Dear Beloved in Christ,
God is with us!
Yesterday, Orthodox Christians around the world—including many of you—prayed with the monks of Mount Athos during a vigil dedicated to the Panagia and to St. Haralambos, for the pandemic of the coronavirus.
If you were like me, you might have asked yourself, “Why St. Haralambos?” I didn’t know the answer, so I looked it up on a website called Mystagogy. (If you ever want to know more about saints of the church, this is an excellent resource.)
It turns out that St. Haralambos has a special gift of healing pestilent diseases, and has often halted the epidemics of typhus, cholera and the plague. This gift of his is attributed to the final prayer which he prayed during his martyrdom:
“If it pleases Your goodness to ask a gift of You, I beseech Your majesty and dominion to grant this favor: to whomsoever should find or possess a portion of my relics, and in whichsoever land he may be celebrating the memory of my martyrdom, may he never suffer from hunger or plague or pestilence or an untimely death …”
Since the time of his martyrdom, numerous miracles of healing from disease have been attributed to him, and especially to places where his relics visited. Among these, he delivered…
…the island of Zakynthos from black plague in 1728.
…the city of Epirus from the plague in 1812.
…the village of Avra in Kalambaka from scarlet fever in 1930.
…Mount Athos from a deadly epidemic in 1908.

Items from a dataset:
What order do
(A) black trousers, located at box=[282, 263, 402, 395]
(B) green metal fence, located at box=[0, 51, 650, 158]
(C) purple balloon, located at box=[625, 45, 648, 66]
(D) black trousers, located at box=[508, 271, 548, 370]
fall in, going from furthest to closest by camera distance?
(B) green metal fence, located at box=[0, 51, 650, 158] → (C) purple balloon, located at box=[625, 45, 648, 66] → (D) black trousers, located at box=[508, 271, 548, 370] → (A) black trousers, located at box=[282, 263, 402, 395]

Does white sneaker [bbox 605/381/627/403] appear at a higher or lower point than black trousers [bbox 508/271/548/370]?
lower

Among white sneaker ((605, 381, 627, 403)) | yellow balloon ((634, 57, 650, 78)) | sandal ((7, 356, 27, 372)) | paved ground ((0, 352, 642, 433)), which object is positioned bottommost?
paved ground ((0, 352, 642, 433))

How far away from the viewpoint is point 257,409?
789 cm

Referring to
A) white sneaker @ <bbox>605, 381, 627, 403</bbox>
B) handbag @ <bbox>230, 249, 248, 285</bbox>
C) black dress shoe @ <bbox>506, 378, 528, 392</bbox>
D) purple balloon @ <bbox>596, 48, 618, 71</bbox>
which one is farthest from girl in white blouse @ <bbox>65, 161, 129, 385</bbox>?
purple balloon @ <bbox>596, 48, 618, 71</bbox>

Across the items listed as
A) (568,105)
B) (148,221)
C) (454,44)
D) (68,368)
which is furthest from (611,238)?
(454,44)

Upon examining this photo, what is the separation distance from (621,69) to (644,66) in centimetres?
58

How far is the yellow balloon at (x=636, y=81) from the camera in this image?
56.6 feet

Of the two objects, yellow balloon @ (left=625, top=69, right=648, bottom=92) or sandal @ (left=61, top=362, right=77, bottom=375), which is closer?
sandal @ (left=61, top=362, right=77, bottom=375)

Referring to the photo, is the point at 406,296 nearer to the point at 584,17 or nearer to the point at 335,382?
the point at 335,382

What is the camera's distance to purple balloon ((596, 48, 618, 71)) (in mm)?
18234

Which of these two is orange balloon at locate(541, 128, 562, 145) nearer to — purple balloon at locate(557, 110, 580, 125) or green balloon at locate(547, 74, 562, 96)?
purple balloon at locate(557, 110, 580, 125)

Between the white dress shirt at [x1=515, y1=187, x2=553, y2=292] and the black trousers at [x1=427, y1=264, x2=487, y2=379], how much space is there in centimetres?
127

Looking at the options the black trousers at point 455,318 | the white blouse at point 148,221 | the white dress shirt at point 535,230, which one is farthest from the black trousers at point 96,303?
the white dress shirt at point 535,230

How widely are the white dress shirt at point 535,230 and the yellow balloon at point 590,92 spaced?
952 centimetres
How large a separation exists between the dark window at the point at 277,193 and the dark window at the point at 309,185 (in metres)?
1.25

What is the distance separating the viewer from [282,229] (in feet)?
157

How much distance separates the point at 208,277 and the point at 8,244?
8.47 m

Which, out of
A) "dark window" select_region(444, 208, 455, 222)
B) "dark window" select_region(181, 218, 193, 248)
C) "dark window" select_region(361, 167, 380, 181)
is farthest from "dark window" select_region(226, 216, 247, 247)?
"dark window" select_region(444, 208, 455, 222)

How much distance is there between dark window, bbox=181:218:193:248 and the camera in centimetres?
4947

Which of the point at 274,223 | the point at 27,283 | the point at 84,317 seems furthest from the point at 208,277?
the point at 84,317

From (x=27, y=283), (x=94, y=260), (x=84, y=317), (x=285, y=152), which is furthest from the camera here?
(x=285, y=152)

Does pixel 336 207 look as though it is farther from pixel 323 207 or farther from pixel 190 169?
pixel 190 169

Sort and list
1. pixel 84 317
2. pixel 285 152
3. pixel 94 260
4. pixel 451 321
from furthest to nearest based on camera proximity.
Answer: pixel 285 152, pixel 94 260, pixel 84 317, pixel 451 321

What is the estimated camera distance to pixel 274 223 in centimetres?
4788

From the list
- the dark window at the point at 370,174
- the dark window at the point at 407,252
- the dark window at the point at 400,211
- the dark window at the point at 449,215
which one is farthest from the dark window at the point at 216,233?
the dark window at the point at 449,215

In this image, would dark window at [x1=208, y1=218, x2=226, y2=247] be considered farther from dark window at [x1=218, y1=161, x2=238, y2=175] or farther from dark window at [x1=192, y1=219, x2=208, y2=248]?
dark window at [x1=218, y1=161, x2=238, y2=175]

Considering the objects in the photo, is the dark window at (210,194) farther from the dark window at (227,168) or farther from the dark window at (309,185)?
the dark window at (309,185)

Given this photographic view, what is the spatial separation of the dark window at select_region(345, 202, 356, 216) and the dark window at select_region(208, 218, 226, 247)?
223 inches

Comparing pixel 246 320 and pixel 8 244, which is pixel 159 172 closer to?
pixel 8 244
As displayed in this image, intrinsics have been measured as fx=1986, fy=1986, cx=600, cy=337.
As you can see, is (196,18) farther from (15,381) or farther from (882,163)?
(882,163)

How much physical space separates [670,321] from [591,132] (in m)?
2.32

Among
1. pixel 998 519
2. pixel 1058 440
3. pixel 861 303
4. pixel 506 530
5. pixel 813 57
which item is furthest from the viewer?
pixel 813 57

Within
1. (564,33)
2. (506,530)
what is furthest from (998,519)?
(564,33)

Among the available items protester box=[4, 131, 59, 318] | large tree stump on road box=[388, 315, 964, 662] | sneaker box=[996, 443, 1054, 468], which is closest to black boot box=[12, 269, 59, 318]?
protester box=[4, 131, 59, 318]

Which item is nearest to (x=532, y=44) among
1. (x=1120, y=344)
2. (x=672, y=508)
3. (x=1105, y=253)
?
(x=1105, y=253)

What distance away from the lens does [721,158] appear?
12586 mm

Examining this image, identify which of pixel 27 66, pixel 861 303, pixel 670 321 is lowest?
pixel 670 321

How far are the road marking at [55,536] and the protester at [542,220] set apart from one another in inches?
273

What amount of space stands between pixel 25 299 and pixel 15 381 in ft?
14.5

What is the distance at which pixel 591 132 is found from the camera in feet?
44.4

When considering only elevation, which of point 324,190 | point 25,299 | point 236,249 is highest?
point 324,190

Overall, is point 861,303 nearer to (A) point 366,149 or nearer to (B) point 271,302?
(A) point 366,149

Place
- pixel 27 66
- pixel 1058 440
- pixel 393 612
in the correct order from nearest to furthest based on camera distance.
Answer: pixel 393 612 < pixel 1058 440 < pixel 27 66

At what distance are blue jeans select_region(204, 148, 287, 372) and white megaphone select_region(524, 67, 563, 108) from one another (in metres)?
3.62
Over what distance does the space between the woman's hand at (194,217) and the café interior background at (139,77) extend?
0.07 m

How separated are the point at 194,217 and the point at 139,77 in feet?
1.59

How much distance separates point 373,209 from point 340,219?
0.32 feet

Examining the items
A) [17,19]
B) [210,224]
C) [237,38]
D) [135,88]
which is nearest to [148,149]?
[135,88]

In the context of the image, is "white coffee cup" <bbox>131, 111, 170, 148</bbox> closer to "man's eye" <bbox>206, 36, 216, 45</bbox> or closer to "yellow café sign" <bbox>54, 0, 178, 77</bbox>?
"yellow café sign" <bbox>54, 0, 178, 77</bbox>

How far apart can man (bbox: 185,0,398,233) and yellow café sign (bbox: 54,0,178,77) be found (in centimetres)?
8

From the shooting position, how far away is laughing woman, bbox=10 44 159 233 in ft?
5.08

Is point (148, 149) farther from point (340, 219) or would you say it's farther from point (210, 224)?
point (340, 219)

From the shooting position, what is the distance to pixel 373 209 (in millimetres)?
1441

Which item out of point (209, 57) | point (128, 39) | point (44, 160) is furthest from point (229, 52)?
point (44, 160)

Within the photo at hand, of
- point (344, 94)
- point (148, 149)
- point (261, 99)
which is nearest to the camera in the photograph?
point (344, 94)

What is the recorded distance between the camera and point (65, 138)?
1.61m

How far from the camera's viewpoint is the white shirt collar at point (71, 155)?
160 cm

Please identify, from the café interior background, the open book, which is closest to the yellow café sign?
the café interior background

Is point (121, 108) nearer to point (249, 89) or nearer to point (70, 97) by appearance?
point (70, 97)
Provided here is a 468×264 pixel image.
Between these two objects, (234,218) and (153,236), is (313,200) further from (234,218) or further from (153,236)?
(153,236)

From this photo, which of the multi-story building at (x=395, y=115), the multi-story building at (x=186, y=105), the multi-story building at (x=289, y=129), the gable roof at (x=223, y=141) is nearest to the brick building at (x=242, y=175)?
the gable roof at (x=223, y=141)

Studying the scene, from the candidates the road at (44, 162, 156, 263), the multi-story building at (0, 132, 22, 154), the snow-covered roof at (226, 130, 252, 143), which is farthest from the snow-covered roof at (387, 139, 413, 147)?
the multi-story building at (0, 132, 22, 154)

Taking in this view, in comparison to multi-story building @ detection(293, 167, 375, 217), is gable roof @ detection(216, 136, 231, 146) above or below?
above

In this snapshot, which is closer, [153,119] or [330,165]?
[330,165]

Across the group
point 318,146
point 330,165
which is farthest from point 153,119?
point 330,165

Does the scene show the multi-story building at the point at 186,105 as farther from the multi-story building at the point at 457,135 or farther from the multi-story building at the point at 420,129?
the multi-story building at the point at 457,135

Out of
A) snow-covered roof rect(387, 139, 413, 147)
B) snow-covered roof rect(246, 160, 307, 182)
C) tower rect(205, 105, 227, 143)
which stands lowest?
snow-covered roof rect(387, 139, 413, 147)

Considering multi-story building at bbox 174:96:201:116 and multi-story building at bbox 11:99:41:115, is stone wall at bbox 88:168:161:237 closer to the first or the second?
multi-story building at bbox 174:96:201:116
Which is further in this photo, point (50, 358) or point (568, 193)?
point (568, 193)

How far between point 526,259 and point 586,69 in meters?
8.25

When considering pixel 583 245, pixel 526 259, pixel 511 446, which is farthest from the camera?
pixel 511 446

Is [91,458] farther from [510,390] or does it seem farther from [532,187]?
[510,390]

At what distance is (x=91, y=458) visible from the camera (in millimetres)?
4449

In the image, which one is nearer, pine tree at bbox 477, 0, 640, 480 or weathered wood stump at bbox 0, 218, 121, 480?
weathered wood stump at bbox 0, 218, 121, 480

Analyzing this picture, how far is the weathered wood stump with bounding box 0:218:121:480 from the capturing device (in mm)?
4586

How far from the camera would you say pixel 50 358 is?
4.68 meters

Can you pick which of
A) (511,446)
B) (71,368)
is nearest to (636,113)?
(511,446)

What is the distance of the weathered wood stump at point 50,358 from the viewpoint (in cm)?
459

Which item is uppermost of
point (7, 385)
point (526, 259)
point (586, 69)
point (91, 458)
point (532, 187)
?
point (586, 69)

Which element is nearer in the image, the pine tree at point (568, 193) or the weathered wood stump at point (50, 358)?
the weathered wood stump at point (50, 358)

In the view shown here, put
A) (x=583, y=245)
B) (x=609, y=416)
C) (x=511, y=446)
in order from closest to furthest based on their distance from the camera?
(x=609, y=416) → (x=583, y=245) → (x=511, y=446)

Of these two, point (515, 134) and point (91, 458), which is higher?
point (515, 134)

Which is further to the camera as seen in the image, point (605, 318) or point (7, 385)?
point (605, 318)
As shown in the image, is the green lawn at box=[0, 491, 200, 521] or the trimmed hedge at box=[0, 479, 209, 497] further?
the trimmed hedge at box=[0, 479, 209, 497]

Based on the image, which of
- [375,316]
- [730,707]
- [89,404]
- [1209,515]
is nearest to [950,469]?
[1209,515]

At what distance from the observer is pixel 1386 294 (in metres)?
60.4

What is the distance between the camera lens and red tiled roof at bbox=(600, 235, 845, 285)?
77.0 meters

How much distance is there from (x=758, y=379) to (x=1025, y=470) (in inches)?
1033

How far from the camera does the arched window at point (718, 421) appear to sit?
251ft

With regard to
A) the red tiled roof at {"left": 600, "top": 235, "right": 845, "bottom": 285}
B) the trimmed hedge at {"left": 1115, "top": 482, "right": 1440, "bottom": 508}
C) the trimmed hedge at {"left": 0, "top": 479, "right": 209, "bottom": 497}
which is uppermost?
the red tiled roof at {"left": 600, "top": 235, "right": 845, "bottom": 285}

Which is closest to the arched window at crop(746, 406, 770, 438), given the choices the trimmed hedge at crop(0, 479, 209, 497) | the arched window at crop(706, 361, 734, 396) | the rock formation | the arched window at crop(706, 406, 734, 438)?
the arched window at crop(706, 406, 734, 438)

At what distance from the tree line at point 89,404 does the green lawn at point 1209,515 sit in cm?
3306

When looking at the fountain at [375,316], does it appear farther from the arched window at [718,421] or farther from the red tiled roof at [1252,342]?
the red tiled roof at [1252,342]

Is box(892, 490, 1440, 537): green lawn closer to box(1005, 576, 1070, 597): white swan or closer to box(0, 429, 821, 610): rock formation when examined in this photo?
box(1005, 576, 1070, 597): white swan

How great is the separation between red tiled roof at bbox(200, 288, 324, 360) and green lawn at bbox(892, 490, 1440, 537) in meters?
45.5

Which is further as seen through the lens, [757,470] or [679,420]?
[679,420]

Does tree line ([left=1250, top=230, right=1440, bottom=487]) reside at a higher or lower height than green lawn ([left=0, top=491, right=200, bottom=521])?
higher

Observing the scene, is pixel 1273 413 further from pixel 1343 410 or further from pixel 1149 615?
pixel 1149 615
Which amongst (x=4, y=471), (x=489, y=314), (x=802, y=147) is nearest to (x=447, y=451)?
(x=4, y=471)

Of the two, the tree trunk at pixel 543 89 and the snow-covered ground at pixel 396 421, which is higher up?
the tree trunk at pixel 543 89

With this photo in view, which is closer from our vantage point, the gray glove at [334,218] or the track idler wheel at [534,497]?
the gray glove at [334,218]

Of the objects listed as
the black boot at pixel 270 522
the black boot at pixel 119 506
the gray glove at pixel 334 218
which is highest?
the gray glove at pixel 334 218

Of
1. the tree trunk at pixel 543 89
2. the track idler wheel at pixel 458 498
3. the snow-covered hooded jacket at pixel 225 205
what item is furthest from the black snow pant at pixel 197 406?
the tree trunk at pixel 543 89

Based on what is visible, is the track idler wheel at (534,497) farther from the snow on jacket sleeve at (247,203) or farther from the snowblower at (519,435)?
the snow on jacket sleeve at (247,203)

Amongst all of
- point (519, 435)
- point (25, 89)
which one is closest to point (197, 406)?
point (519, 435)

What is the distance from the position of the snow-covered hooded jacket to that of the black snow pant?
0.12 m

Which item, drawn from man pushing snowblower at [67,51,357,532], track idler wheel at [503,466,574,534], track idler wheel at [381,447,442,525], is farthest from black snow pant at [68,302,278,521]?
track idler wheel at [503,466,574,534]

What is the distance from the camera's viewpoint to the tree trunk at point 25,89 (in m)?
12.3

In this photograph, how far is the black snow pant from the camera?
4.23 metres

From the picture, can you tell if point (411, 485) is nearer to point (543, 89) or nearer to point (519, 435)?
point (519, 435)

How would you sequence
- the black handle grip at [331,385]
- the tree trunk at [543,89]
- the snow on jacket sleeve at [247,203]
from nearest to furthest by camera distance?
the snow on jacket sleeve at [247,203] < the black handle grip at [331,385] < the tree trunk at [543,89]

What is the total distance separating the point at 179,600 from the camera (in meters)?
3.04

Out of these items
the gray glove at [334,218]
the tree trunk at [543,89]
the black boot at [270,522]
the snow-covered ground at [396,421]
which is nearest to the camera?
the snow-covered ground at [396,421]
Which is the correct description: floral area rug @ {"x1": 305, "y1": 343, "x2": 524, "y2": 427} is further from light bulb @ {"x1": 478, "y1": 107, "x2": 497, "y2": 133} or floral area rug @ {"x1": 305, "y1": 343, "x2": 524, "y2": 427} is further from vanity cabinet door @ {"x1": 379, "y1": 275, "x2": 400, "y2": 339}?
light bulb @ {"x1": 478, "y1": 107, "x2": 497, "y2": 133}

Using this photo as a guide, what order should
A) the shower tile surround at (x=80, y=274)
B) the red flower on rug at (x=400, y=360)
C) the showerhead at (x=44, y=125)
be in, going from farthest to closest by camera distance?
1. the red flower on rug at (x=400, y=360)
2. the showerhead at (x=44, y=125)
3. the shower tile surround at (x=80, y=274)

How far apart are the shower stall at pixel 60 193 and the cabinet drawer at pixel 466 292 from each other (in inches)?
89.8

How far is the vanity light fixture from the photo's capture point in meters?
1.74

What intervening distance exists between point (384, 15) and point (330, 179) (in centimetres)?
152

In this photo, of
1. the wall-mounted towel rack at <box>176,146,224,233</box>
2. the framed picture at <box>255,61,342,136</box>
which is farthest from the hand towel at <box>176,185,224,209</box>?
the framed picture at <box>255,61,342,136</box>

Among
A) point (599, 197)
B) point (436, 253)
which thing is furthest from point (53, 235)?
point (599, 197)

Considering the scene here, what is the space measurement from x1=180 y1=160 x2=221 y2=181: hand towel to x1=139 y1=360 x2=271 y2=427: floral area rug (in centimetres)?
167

— TASK PROMPT —
Reproduce the passage of the letter about St. Haralambos between "If you were" and "an excellent resource.)", inclusive.

— EXERCISE RESULT —
If you were like me, you might have asked yourself, “Why St. Haralambos?” I didn’t know the answer, so I looked it up on a website called Mystagogy. (If you ever want to know more about saints of the church, this is an excellent resource.)